Directive 1 →
Put the entries in Block 1 below into a numbered list, one per line, skipping any blank lines and leaving out the picture markers.

──────── Passage provided ────────

TRANSMITTING information reliably over a noisy communication
channel is a very general problem that has
attracted significant interest. Shannon, in 1948, in his seminal
paper, ’A Mathematical Theory of Communication’, formalized
the notions of information, noisy channel and other
information theoretic concepts[1]. A communication channel
can be modeled as a triple with input and output alphabets
and probabilities of transition from a symbol in the input
alphabet to a symbol in the output alphabet. In other words,
this distribution specifies the probability of receiving an output
symbol given that an input symbol was transmitted. This type
of channel with a discrete set of input and output alphabets and
transition probabilities that only depend on the current input
symbol being sent is called a discrete memoryless channel.
Since channel noise is probabilistic, in principle noise may
corrupt the input so severely that recovery of information
becomes impossible. Adding redundancy to the transmitted
information will increase the probability of successfully recovering
the message sent. However, we would expect that to
make the probability of errors go to zero, an infinite amount
of redundancy must be added. Shannon proved that ‘this is by
no means true’[1].

──────── Supplied data ────────

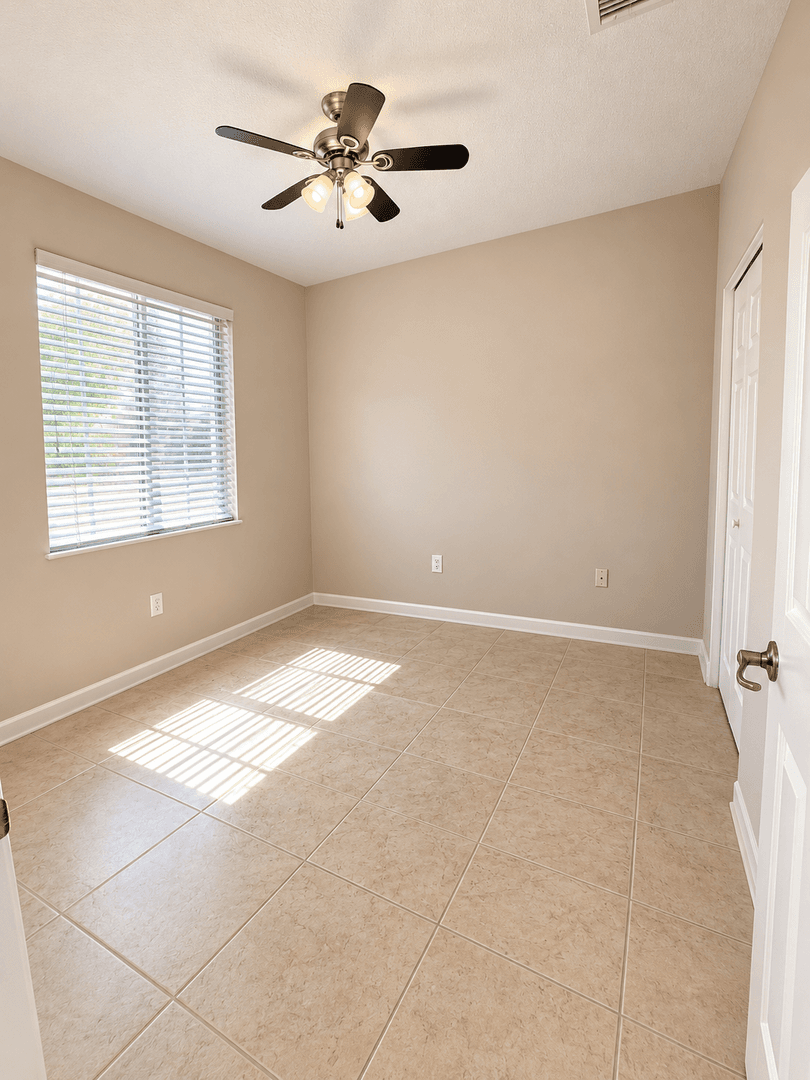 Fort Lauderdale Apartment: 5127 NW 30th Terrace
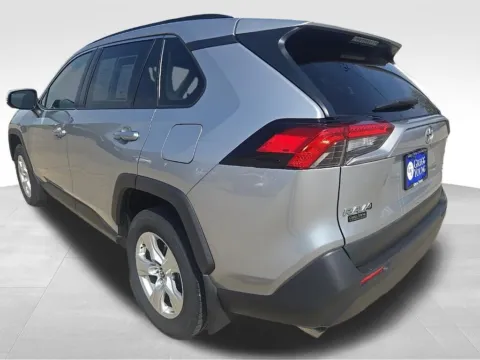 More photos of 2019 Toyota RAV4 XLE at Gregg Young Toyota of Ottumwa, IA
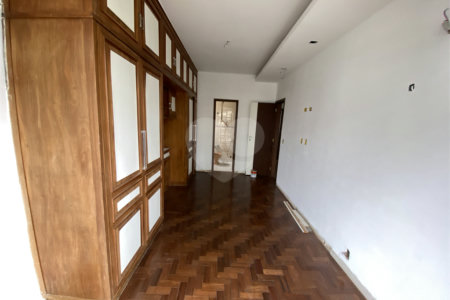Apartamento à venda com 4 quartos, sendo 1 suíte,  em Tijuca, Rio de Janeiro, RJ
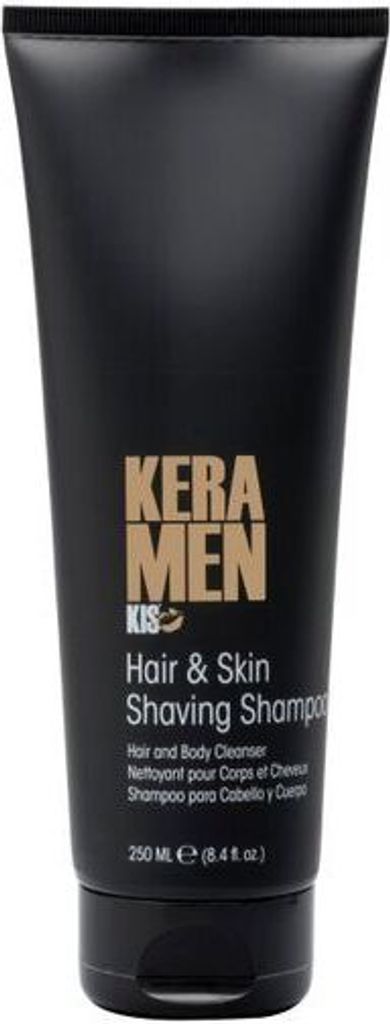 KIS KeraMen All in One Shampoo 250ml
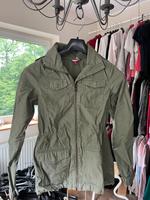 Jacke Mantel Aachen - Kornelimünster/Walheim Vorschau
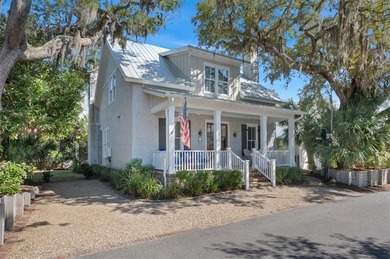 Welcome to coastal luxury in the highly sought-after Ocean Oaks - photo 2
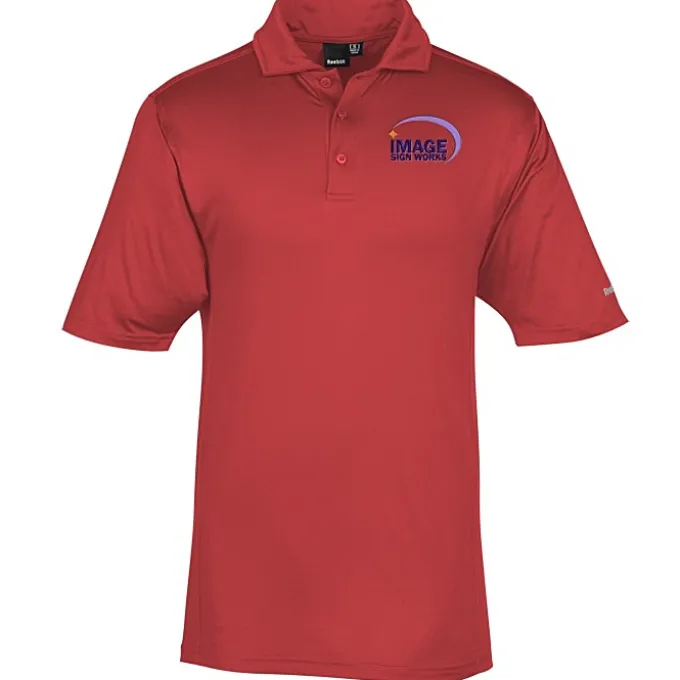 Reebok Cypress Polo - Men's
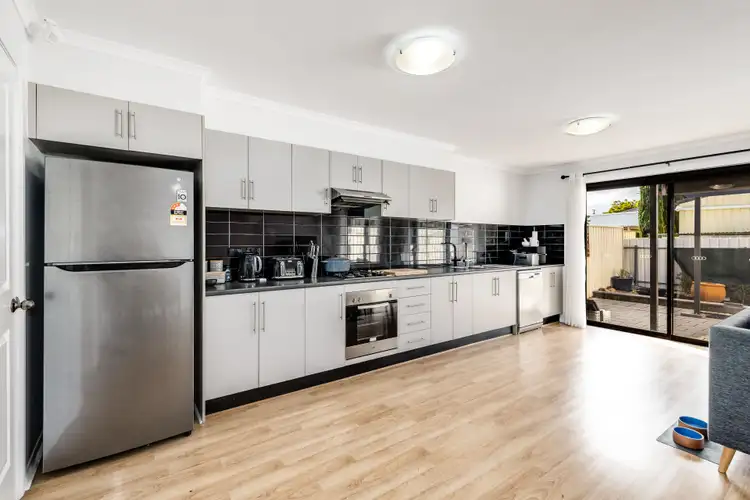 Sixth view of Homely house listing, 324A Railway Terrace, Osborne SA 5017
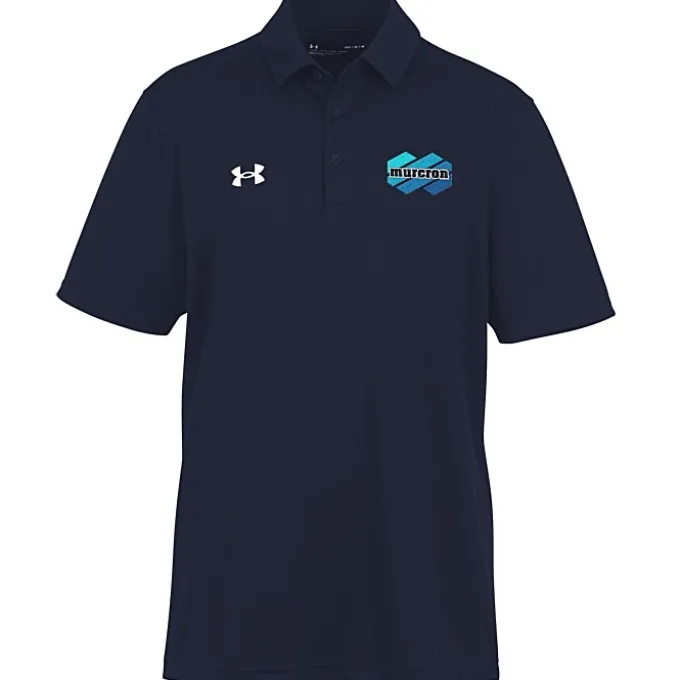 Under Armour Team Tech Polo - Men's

────────

Directive 2 →
For each statement, say yes or no according to the passage on noisy communication channels above, and quote the deciding words from it. (a) Shannon's paper on communication came out in 1948. (b) In a discrete memoryless channel, the transition probabilities depend on earlier symbols as well as the current one. (c) Shannon showed that an infinite amount of redundancy is needed to make the probability of errors go to zero.

Written solution 1 →
1.  Fort Lauderdale Apartment: 5127 NW 30th Terrace
2.  More photos of 2019 Toyota RAV4 XLE at Gregg Young Toyota of Ottumwa, IA
3. Apartamento à venda com 4 quartos, sendo 1 suíte,  em Tijuca, Rio de Janeiro, RJ
4.  KIS KeraMen All in One Shampoo 250ml
5.  Jacke Mantel Aachen - Kornelimünster/Walheim Vorschau
6.  Welcome to coastal luxury in the highly sought-after Ocean Oaks - photo 2
7.  Reebok Cypress Polo - Men's
8.  Sixth view of Homely house listing, 324A Railway Terrace, Osborne SA 5017
9.  Under Armour Team Tech Polo - Men's

Written solution 2 →
(a) Yes: "Shannon, in 1948, in his seminal paper, ’A Mathematical Theory of Communication’"
(b) No: "transition probabilities that only depend on the current input symbol being sent"
(c) No: "Shannon proved that ‘this is by no means true’"